Aim of the task >> Using the press release below, explain why the civil action was filed against the 35 exchanger websites. Answer in one to three sentences.

Extract to read >>

FOR IMMEDIATE RELEASE
Tuesday, May 28, 2013

Liberty Reserve Allegedly Processed at Least 55 Million Illegal Transactions for at Least One Million Users Worldwide Facilitating Global Criminal Conduct

Investigation and Takedown Believed to Be the Largest International Money Laundering Prosecution in History, Involving Law Enforcement Actions in 17 Countries

Preet Bharara, the United States Attorney for the Southern District of New York, Mythili Raman, the Acting Assistant Attorney General for the Criminal Division of the U.S. Department of Justice (“DOJ”), Steven G. Hughes, the Special Agent-in-Charge of the New York Office of the U.S. Secret Service, Richard Weber, the Chief of the Internal Revenue Service, Criminal Investigation (“IRS-CI”), and James T. Hayes, Jr., the Special Agent-in-Charge of the New York Field Office of the U.S. Immigration and Customs Enforcement’s (“ICE”) Homeland Security Investigations (“HSI”), announced today the unsealing of an indictment charging LIBERTY RESERVE, a company that operated one of the world’s most widely used digital currency services, and seven of its principals and employees with money laundering and operating an unlicensed money transmitting business. LIBERTY RESERVE is alleged to have had more than one million users worldwide, including more than 200,000 users in the U.S, who conducted approximately 55 million transactions – virtually all of which were illegal – and laundered more than $6 billion in suspected proceeds of crimes including credit card fraud, identity theft, investment fraud, computer hacking, child pornography, and narcotics trafficking.

Five defendants were arrested on May 24, 2013, including ARTHUR BUDOVSKY, the principal founder of LIBERTY RESERVE, who was arrested in Spain; VLADIMIR KATS, the co-founder of LIBERTY RESERVE, who was arrested in Brooklyn, New York; AZZEDDINE EL AMINE, a manager of LIBERTY RESERVE’s financial accounts, who was arrested in Spain; and MARK MARMILEV and MAXIM CHUKHAREV, who helped design and maintain LIBERTY RESERVE’s technological infrastructure, who were arrested in Brooklyn, New York, and Costa Rica, respectively. Two other defendants, AHMED YASSINE ABDELGHANI (“YASSINE”) and ALLAN ESTEBAN HIDALGO JIMENEZ (“HIDALGO”), are at large in Costa Rica.

In addition to the criminal charges brought in the Indictment, five domain names were seized, namely, the domain name of LIBERTY RESERVE and the domain names of four exchanger websites that were controlled by one or more of the defendants; 45 bank accounts were restrained or seized; and a civil action was filed against 35 exchanger websites (see attached list) seeking the forfeiture of the exchangers’ domain names because the websites were used to facilitate the LIBERTY RESERVE money laundering conspiracy and constitute property involved in money laundering. The four exchangers whose domain names were seized, as well as the 35 exchangers whose domain names are the subjects of the civil forfeiture action, were all exchangers that transacted business with LIBERTY RESERVE and were listed on LIBERTY RESERVE’s website as “pre-approved exchangers.” The investigation and takedown involved law enforcement action in 17 countries, including Costa Rica, the Netherlands, Spain, Morocco, Sweden, Switzerland, Cyprus, Australia, China, Norway, Latvia, Luxembourg, the United Kingdom, Russia, Canada, and the U.S.

Extracted material >>
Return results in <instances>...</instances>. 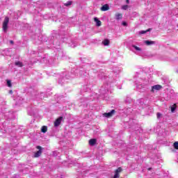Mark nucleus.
Segmentation results:
<instances>
[{
  "instance_id": "obj_21",
  "label": "nucleus",
  "mask_w": 178,
  "mask_h": 178,
  "mask_svg": "<svg viewBox=\"0 0 178 178\" xmlns=\"http://www.w3.org/2000/svg\"><path fill=\"white\" fill-rule=\"evenodd\" d=\"M174 148H175V149H178V142L174 143Z\"/></svg>"
},
{
  "instance_id": "obj_5",
  "label": "nucleus",
  "mask_w": 178,
  "mask_h": 178,
  "mask_svg": "<svg viewBox=\"0 0 178 178\" xmlns=\"http://www.w3.org/2000/svg\"><path fill=\"white\" fill-rule=\"evenodd\" d=\"M162 88V86H161V85H156V86H153L152 87V92H155V91H159V90H161Z\"/></svg>"
},
{
  "instance_id": "obj_25",
  "label": "nucleus",
  "mask_w": 178,
  "mask_h": 178,
  "mask_svg": "<svg viewBox=\"0 0 178 178\" xmlns=\"http://www.w3.org/2000/svg\"><path fill=\"white\" fill-rule=\"evenodd\" d=\"M76 45L77 44H76L75 42H72V44H70V47H72V48H74Z\"/></svg>"
},
{
  "instance_id": "obj_3",
  "label": "nucleus",
  "mask_w": 178,
  "mask_h": 178,
  "mask_svg": "<svg viewBox=\"0 0 178 178\" xmlns=\"http://www.w3.org/2000/svg\"><path fill=\"white\" fill-rule=\"evenodd\" d=\"M62 120H63V117L57 118L54 122V127H58L62 123Z\"/></svg>"
},
{
  "instance_id": "obj_6",
  "label": "nucleus",
  "mask_w": 178,
  "mask_h": 178,
  "mask_svg": "<svg viewBox=\"0 0 178 178\" xmlns=\"http://www.w3.org/2000/svg\"><path fill=\"white\" fill-rule=\"evenodd\" d=\"M37 149H39L36 153H35V158H38V156H41L42 151H41V146H37Z\"/></svg>"
},
{
  "instance_id": "obj_18",
  "label": "nucleus",
  "mask_w": 178,
  "mask_h": 178,
  "mask_svg": "<svg viewBox=\"0 0 178 178\" xmlns=\"http://www.w3.org/2000/svg\"><path fill=\"white\" fill-rule=\"evenodd\" d=\"M147 31H151V29H147V31H141L139 32V34H145Z\"/></svg>"
},
{
  "instance_id": "obj_26",
  "label": "nucleus",
  "mask_w": 178,
  "mask_h": 178,
  "mask_svg": "<svg viewBox=\"0 0 178 178\" xmlns=\"http://www.w3.org/2000/svg\"><path fill=\"white\" fill-rule=\"evenodd\" d=\"M161 116H162V114H161V113H157V119H159Z\"/></svg>"
},
{
  "instance_id": "obj_1",
  "label": "nucleus",
  "mask_w": 178,
  "mask_h": 178,
  "mask_svg": "<svg viewBox=\"0 0 178 178\" xmlns=\"http://www.w3.org/2000/svg\"><path fill=\"white\" fill-rule=\"evenodd\" d=\"M130 51H131L136 55H140V52L143 51V49H141V47L136 46L135 44H132L131 47H130Z\"/></svg>"
},
{
  "instance_id": "obj_8",
  "label": "nucleus",
  "mask_w": 178,
  "mask_h": 178,
  "mask_svg": "<svg viewBox=\"0 0 178 178\" xmlns=\"http://www.w3.org/2000/svg\"><path fill=\"white\" fill-rule=\"evenodd\" d=\"M120 172H122V168H118L115 172L113 178H119V173H120Z\"/></svg>"
},
{
  "instance_id": "obj_2",
  "label": "nucleus",
  "mask_w": 178,
  "mask_h": 178,
  "mask_svg": "<svg viewBox=\"0 0 178 178\" xmlns=\"http://www.w3.org/2000/svg\"><path fill=\"white\" fill-rule=\"evenodd\" d=\"M9 24V17H6L4 19V21L3 22V31L4 32L6 31V30H8V24Z\"/></svg>"
},
{
  "instance_id": "obj_31",
  "label": "nucleus",
  "mask_w": 178,
  "mask_h": 178,
  "mask_svg": "<svg viewBox=\"0 0 178 178\" xmlns=\"http://www.w3.org/2000/svg\"><path fill=\"white\" fill-rule=\"evenodd\" d=\"M13 92L12 90H10V94H12Z\"/></svg>"
},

The completed task >> The civil action sought forfeiture of the 35 exchanger websites' domain names. The websites were used to facilitate the Liberty Reserve money laundering conspiracy and constitute property involved in money laundering.